# Gauge 1



## VilledeGrace (Sep 6, 2021)

Any Gauge 1/ 1:32 folks in North Carolina?


----------



## T-Man (May 16, 2008)

For area searches you should seek out local clubs. For standard gage, information may be found under garden railways.


----------



## Big Ed (Jun 16, 2009)

T-Man said:


> For area searches you should seek out local clubs. For standard gage, information may be found under garden railways.


I think he is asking about our members.


----------



## VilledeGrace (Sep 6, 2021)

Big Ed said:


> I think he is asking about our members.


You are correct Big Ed. But I appreciate all the good feedback!


----------



## T-Man (May 16, 2008)

We don't see much of standard gage here, Hopefully you can stick around and show us some.


----------



## Gramps (Feb 28, 2016)

Most if not all, standard gauge posts here will be in the "CT Outdoor Garden Railroad" thread, but from the pictures I've seen that's all 1:29 scale and obviously it's nowhere near North Carolina. There are/were online forums for G scale like: LargeScaleOnLine.com and MyLargeScale.com you could try. Good luck.


----------



## MichaelE (Mar 7, 2018)

I haven't seen much for Standard gauge in the States.

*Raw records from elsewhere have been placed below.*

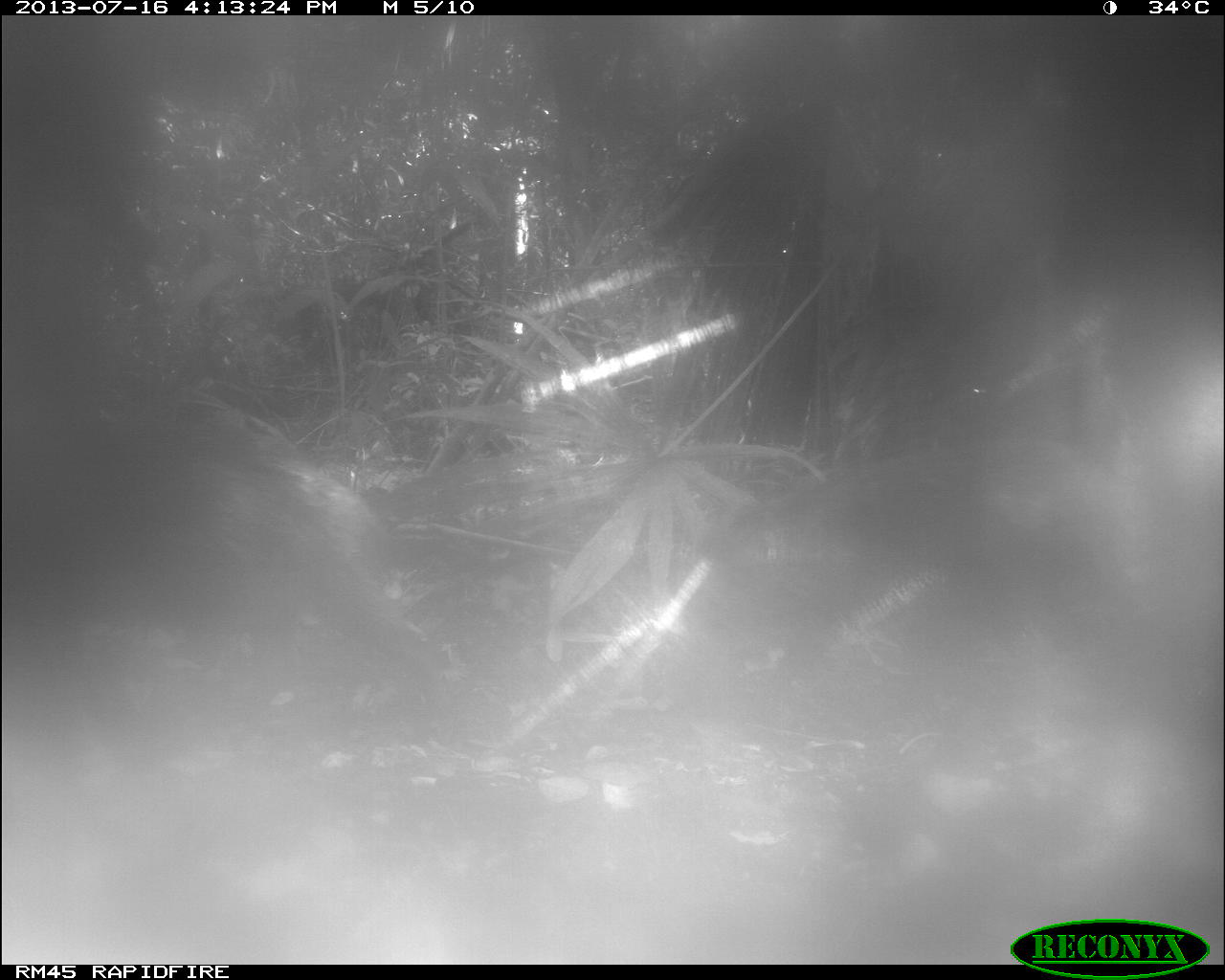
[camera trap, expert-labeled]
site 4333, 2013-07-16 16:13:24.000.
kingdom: Animalia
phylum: Chordata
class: Mammalia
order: Artiodactyla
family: Tayassuidae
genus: Tayassu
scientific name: Tayassu pecari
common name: white-lipped peccary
Tayassu pecari (white-lipped peccary), count 1.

You might want to peruse this web site. There are a lot of Standard gauge and other uncommon gauge modelers here:

RM web


----------



## VilledeGrace (Sep 6, 2021)

Thanks. I like being the odd man out. I think I will stay T-Man. And here is a shot down the line on my Gauge 1 layout just for you.


----------



## MichaelE (Mar 7, 2018)

I'm also the odd man out here on this site as I model Deutsche, Schwiß, und Austrian railroading. RhB has never been heard of around here until I started modeling it. That's narrow gauge 1 meter Swiss.

Willkommen!


----------



## VilledeGrace (Sep 6, 2021)

MichaelE said:


> I'm also the odd man out here on this site as I model Deutsche, Schwiß, und Austrian railroading. RhB has never been heard of around here until I started modeling it. That's narrow gauge 1 meter Swiss.
> 
> Willkommen!
> 
> Thank you. Your work is fantastic! I was stationed in Germany so I really enjoy European architecture.


----------



## MichaelE (Mar 7, 2018)

Yeah, I lived there for two years at Wiesbaden, and visited again in 1986 for a couple of weeks when my sister was stationed there. I've been to most western European countries before the wall fell. I haven't visited since, but I would sure like to go back.


----------